While Scott had only met the other members once in person, he knew them well enough by face and reputation. He waved to his computer’s built-in camera and watched as his broadcasted image lifted his hand to the screen, too. Except his image was delayed by a full second.

Victor Barbosa waved back to Scott from the corner of his screen. A contingent from the EUS One in Brazil, Victor was broad shouldered and frog-like, with a mouth full of tiny, even teeth. In his former life, he had been a local politician—independently wealthy, without a family, and touting a liberal platform that kept him aligned with the left. His transition to leader of the EUS One and Elektos Board member was seamless: from one area of power to another. He relished his role and it was evident in his eagerness.

Victor spoke first.

“If I may, Mr. Truman, begin with a request. My people here are restless,” he said in English with only a hint of a Portuguese accent. “Explain to me, again, why we cannot arrange trips above ground? I see no harm in allowing—”
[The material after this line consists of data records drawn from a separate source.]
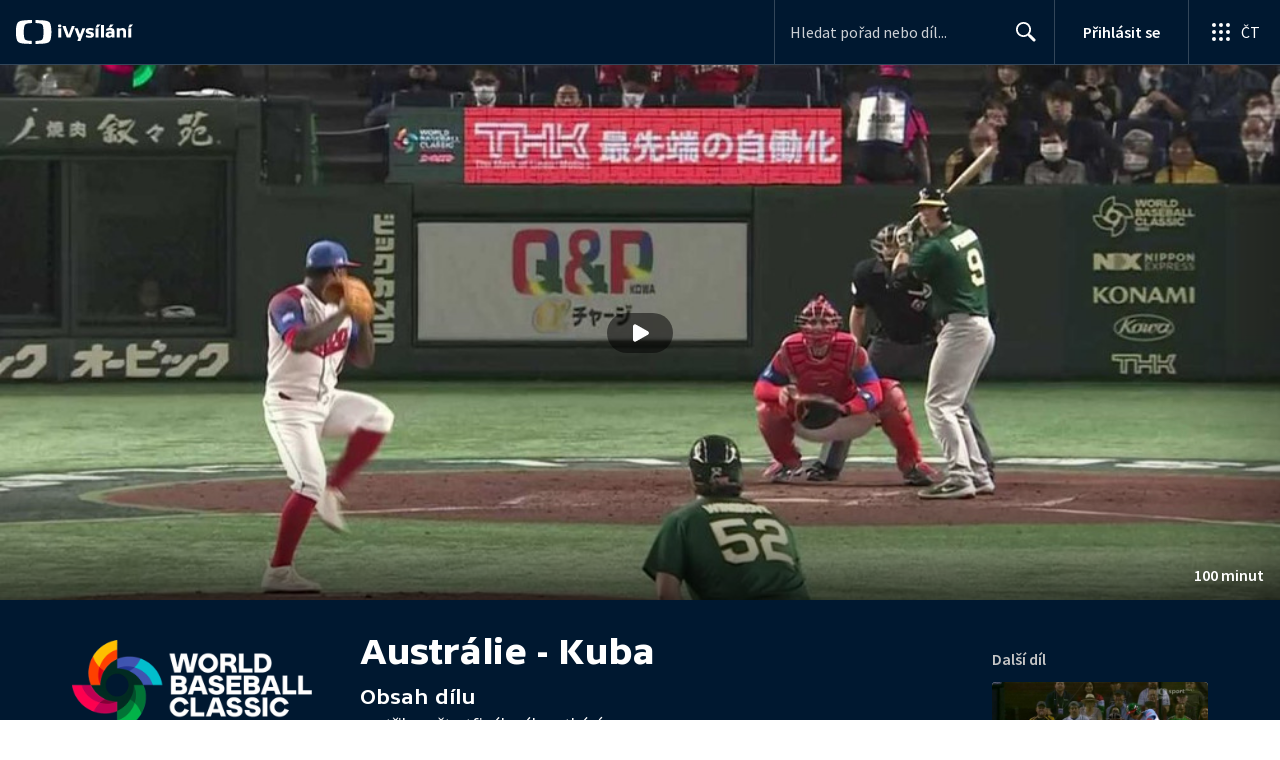

--- FILE ---
content_type: application/javascript; charset=UTF-8
request_url: https://ctfs.ceskatelevize.cz/ivysilani/_next/static/chunks/5375-d0a11986c50482d5.js
body_size: 1123
content:
try{!function(){var e="undefined"!=typeof window?window:"undefined"!=typeof global?global:"undefined"!=typeof globalThis?globalThis:"undefined"!=typeof self?self:{},n=(new e.Error).stack;n&&(e._sentryDebugIds=e._sentryDebugIds||{},e._sentryDebugIds[n]="3178e766-9351-4211-8b25-2c8e36b82ac0",e._sentryDebugIdIdentifier="sentry-dbid-3178e766-9351-4211-8b25-2c8e36b82ac0")}()}catch(e){}"use strict";(self.webpackChunk_N_E=self.webpackChunk_N_E||[]).push([[5375],{9262:function(e,n,t){t.d(n,{b:function(){return u}});var i=t(59499),r=t(6812),o=t(11163),s=t(86896),c=t(23242),a=t(40746),d=t(80605);function l(e,n){var t=Object.keys(e);if(Object.getOwnPropertySymbols){var i=Object.getOwnPropertySymbols(e);n&&(i=i.filter(function(n){return Object.getOwnPropertyDescriptor(e,n).enumerable})),t.push.apply(t,i)}return t}let u=(e,n)=>{let t=(0,s.Z)(),{reload:u}=(0,c.aF)(),p=(0,o.useRouter)(),f=!(0,d.bB)(p.route);return(0,r.aM)(e,function(e){for(var n=1;n<arguments.length;n++){var t=null!=arguments[n]?arguments[n]:{};n%2?l(Object(t),!0).forEach(function(n){(0,i.Z)(e,n,t[n])}):Object.getOwnPropertyDescriptors?Object.defineProperties(e,Object.getOwnPropertyDescriptors(t)):l(Object(t)).forEach(function(n){Object.defineProperty(e,n,Object.getOwnPropertyDescriptor(t,n))})}return e}({fetchPolicy:"no-cache",onError:(0,a.LZ)(t,u,f)},n))}},65375:function(e,n,t){t.d(n,{Y:function(){return p}});var i=t(59499),r=t(67294),o=t(23242),s=t(9262);let c=e=>null==e,a=e=>!c(e);function d(e,n){var t=Object.keys(e);if(Object.getOwnPropertySymbols){var i=Object.getOwnPropertySymbols(e);n&&(i=i.filter(function(n){return Object.getOwnPropertyDescriptor(e,n).enumerable})),t.push.apply(t,i)}return t}function l(e){for(var n=1;n<arguments.length;n++){var t=null!=arguments[n]?arguments[n]:{};n%2?d(Object(t),!0).forEach(function(n){(0,i.Z)(e,n,t[n])}):Object.getOwnPropertyDescriptors?Object.defineProperties(e,Object.getOwnPropertyDescriptors(t)):d(Object(t)).forEach(function(n){Object.defineProperty(e,n,Object.getOwnPropertyDescriptor(t,n))})}return e}let u={kind:"Document",definitions:[{kind:"OperationDefinition",operation:"query",name:{kind:"Name",value:"EpisodesProgressFind"},variableDefinitions:[{kind:"VariableDefinition",variable:{kind:"Variable",name:{kind:"Name",value:"idec"}},type:{kind:"NonNullType",type:{kind:"ListType",type:{kind:"NonNullType",type:{kind:"NamedType",name:{kind:"Name",value:"String"}}}}},directives:[]}],directives:[],selectionSet:{kind:"SelectionSet",selections:[{kind:"Field",name:{kind:"Name",value:"me"},arguments:[],directives:[],selectionSet:{kind:"SelectionSet",selections:[{kind:"Field",name:{kind:"Name",value:"progressFind"},arguments:[{kind:"Argument",name:{kind:"Name",value:"idec"},value:{kind:"Variable",name:{kind:"Name",value:"idec"}}}],directives:[],selectionSet:{kind:"SelectionSet",selections:[{kind:"Field",name:{kind:"Name",value:"progress"},arguments:[],directives:[]},{kind:"Field",name:{kind:"Name",value:"idec"},arguments:[],directives:[]},{kind:"Field",name:{kind:"Name",value:"finished"},arguments:[],directives:[]}]}}]}}]}}],loc:{start:0,end:98,source:{body:"query EpisodesProgressFind($idec:[String!]!){me{progressFind(idec:$idec){progress idec finished}}}",name:"GraphQL request",locationOffset:{line:1,column:1}}}},p=e=>{let{0:n,1:t}=(0,r.useState)({}),{user:i}=(0,o.aF)(),{data:c}=(0,s.b)(u,e.some(a)?{variables:{idec:e.filter(a)},skip:!i||!e.length}:{skip:!0});(0,r.useEffect)(()=>{if(c){let e=c.me.progressFind.reduce((e,{idec:n,progress:t,finished:i})=>(e[n]={progress:t,finished:i||!1},e),{});t(n=>l(l({},n),e))}},[c]);let d=(e,t)=>{let i=n[e],r=i?.finished,o=i&&t?100*i.progress/t:void 0;return r?100:o},p=e=>{let t=n[e],i=t?.finished?0:t?.progress;return i};return{getProgress:d,getStartTime:p}}}}]);

--- FILE ---
content_type: text/plain; charset=utf-8
request_url: https://events.getsitectrl.com/api/v1/events
body_size: 559
content:
{"id":"66f5b302d2500c22","user_id":"66f5b302d265ccaf","time":1768835255113,"token":"1768835255.a031222e92d97de17b694444697f798e.5317f5b7b3617f33f627dad435fc83ac","geo":{"ip":"18.222.194.110","geopath":"147015:147763:220321:","geoname_id":4509177,"longitude":-83.0061,"latitude":39.9625,"postal_code":"43215","city":"Columbus","region":"Ohio","state_code":"OH","country":"United States","country_code":"US","timezone":"America/New_York"},"ua":{"platform":"Desktop","os":"Mac OS","os_family":"Mac OS X","os_version":"10.15.7","browser":"Other","browser_family":"ClaudeBot","browser_version":"1.0","device":"Spider","device_brand":"Spider","device_model":"Desktop"},"utm":{}}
“We discussed this last time,” another voice interrupted. Scott’s eyes moved to the center of his screen where Roman, from the Australian EUS, lifted his finger and launched at Victor. “If your System jeopardizes the safety of all the Systems—”

“That is ridiculous,” Victor said, raising his voice. “We confirmed a lack of life. There are not people barging...” he looked to the side for confirmation that he had used the right word and then nodded, “yes, barging, down our doors. It has been long enough. Let my people breathe.”

“Are your filtering and air purifications systems unsatisfactory?” Claude asked.

Blair scribbled on her notepad. Huck looked at her with a sidelong stare, but either she didn’t notice or didn’t care.